▶ Task instructions:
A: Answer these questions from the WASM quickstart, one per line:
(i) Which target does the WASM quickstart add with rustup?
(ii) What does the module in Step 1 convert, and into what?
(iii) Which version of wit-bindgen is listed under dependencies?
B: Rewrite the WASM quickstart starting at "cargo new --lib" and ending at "uses this pattern.", swapping "temperature-converter" for "temp-converter".
C: Carry the WASM quickstart forward from its last line.

▶ Reading passage:
Quickstart: build, deploy, and verify a WASM module

This section walks you through the complete lifecycle: write a temperature converter, build it, push it to a registry, deploy a DataflowGraph that uses it, send test data, and confirm the output. If you want to skip building and use prebuilt modules instead, see Deploy prebuilt modules from a public registry.

Prerequisites

  • An Azure IoT Operations instance deployed on an Arc-enabled Kubernetes cluster. See Deploy Azure IoT Operations.
  • A registry endpoint configured to point to a container registry. See Configure registry endpoints.
  • ORAS CLI installed for pushing artifacts to the registry.
  • mosquitto_pub and mosquitto_sub (or another MQTT client) for testing.

Choose your development language and install the required tools:

# Install Rust toolchain
curl --proto '=https' --tlsv1.2 -sSf https://sh.rustup.rs | sh -s -- -y

# Add WASM target (required for Azure IoT Operations WASM components)
rustup target add wasm32-wasip2

# Install build tools for validating and packaging WASM artifacts
cargo install wasm-tools --version '=1.201.0' --locked

Step 1: Write the module

Create a temperature converter that transforms Fahrenheit to Celsius.

cargo new --lib temperature-converter
cd temperature-converter

Create .cargo/config.toml to configure the SDK registry:

[registries]
aio-wg = { index = "sparse+https://pkgs.dev.azure.com/azure-iot-sdks/iot-operations/_packaging/preview/Cargo/index/" }

[build]
target = "wasm32-wasip2"

Tip

Adding [build] target = "wasm32-wasip2" to your .cargo/config.toml means you don't need to pass --target wasm32-wasip2 on every cargo build command. The Azure Samples dataflow graphs repository uses this pattern.

Edit Cargo.toml:

[package]
name = "temperature-converter"
version = "0.1.0"
edition = "2021"

[dependencies]
wit-bindgen = "0.22"

▶ Supplied records:
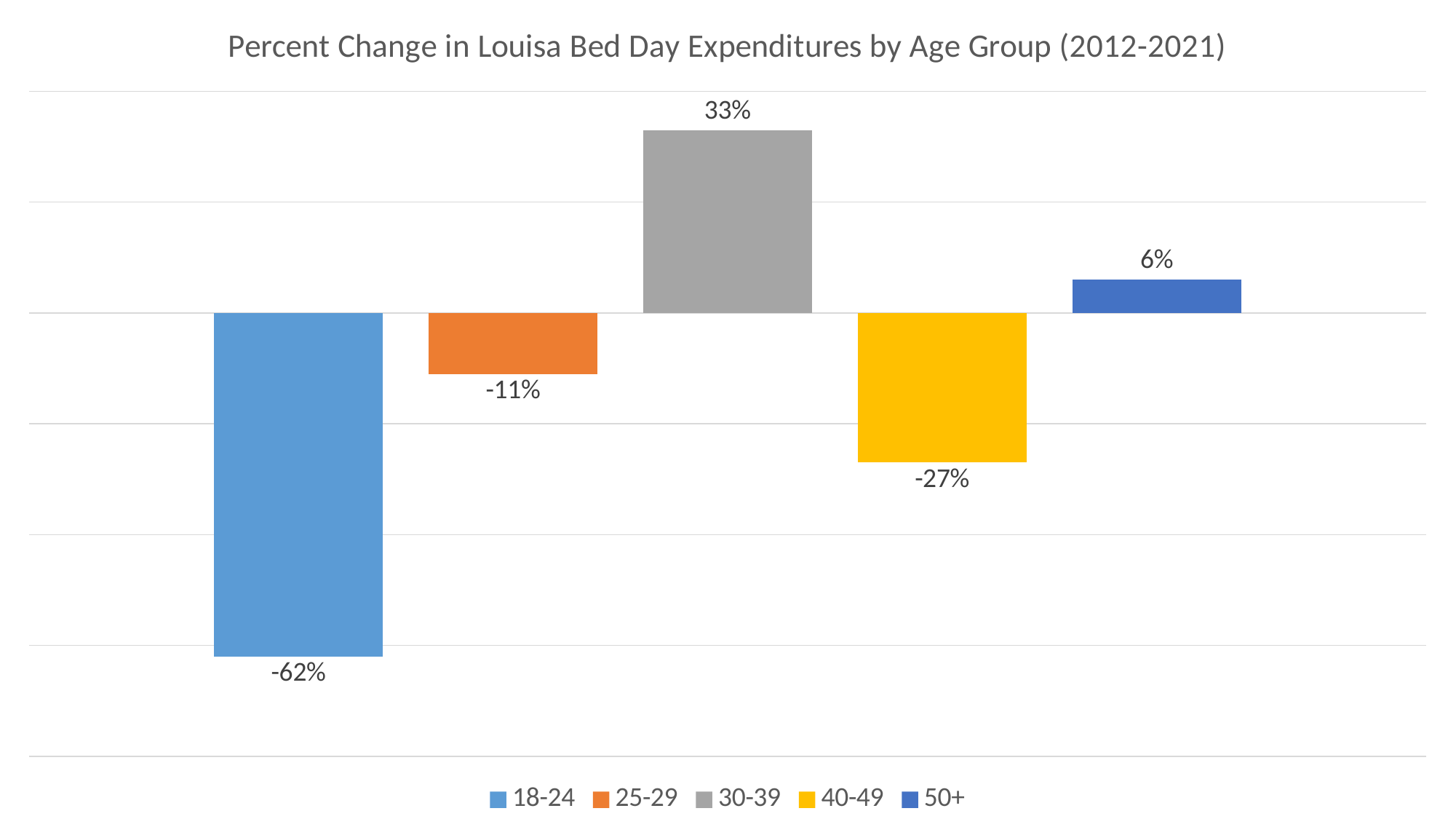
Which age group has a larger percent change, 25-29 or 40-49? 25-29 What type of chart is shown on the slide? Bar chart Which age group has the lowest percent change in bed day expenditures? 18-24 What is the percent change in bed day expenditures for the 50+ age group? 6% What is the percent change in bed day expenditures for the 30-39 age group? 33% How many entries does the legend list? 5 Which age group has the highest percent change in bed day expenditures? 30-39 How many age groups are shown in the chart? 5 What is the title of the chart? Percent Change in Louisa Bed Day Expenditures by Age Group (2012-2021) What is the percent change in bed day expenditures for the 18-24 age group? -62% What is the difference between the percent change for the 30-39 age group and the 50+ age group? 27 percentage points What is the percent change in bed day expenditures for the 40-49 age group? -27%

--

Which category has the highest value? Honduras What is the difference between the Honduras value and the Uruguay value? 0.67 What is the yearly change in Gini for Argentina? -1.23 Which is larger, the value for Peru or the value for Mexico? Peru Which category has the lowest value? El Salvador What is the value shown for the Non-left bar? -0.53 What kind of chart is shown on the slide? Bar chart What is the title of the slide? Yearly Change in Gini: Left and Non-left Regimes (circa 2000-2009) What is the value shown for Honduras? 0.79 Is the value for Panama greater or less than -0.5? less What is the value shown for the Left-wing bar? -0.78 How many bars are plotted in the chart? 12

▶ Answer section:
A:
(i) wasm32-wasip2
(ii) Fahrenheit to Celsius
(iii) 0.22

B:
cargo new --lib temp-converter
cd temp-converter

Create .cargo/config.toml to configure the SDK registry:

[registries]
aio-wg = { index = "sparse+https://pkgs.dev.azure.com/azure-iot-sdks/iot-operations/_packaging/preview/Cargo/index/" }

[build]
target = "wasm32-wasip2"

Tip

Adding [build] target = "wasm32-wasip2" to your .cargo/config.toml means you don't need to pass --target wasm32-wasip2 on every cargo build command. The Azure Samples dataflow graphs repository uses this pattern.

C:
wasm_graph_sdk = { version = "=1.1.3", registry = "aio-wg" }
serde = { version = "1", default-features = false, features = ["derive"] }
serde_json = { version = "1", default-features = false, features = ["alloc"] }

[lib]
crate-type = ["cdylib"]

Write src/lib.rs:

use serde_json::{json, Value};

use wasm_graph_sdk::logger::{self, Level};
use wasm_graph_sdk::macros::map_operator;

fn fahrenheit_to_celsius_init(_configuration: ModuleConfiguration) -> bool {
    logger::log(Level::Info, "temperature-converter", "Init invoked");
    true
}

#[map_operator(init = "fahrenheit_to_celsius_init")]
fn fahrenheit_to_celsius(input: DataModel) -> Result<DataModel, Error> {
    let DataModel::Message(mut result) = input else {
        return Err(Error {
            message: "Unexpected input type".to_string(),
        });
    };

    let payload = &result.payload.read();
    if let Ok(data_str) = std::str::from_utf8(payload) {
        if let Ok(mut data) = serde_json::from_str::<Value>(data_str) {
            if let Some(temp) = data["temperature"]["value"].as_f64() {
                let celsius = (temp - 32.0) * 5.0 / 9.0;
                data["temperature"] = json!({
                    "value_celsius": celsius,
                    "original_fahrenheit": temp
                });

                if let Ok(output_str) = serde_json::to_string(&data) {
                    result.payload = BufferOrBytes::Bytes(output_str.into_bytes());
                }
            }
        }
    }

    Ok(DataModel::Message(result))
}

Step 2: Build the WASM module

cargo build --release --target wasm32-wasip2
cp target/wasm32-wasip2/release/temperature_converter.wasm .

You can also use the Docker builders for reproducible builds in CI/CD. See Docker builds.

Step 3: Push to a registry

Push your built module and a graph definition to a container registry.

First, create a graph definition file graph-simple.yaml:

metadata:
  name: "Temperature converter"
  description: "Converts temperature from Fahrenheit to Celsius"
  version: "1.0.0"
  $schema: "https://www.schemastore.org/aio-wasm-graph-config-1.0.0.json"
  vendor: "Contoso"

moduleRequirements:
  apiVersion: "1.1.0"
  runtimeVersion: "1.1.0"

moduleConfigurations:
  - name: module-temperature/map
    parameters: {}

operations:
  - operationType: "source"
    name: "source"

  - operationType: "map"
    name: "module-temperature/map"
    module: "temperature:1.0.0"

  - operationType: "sink"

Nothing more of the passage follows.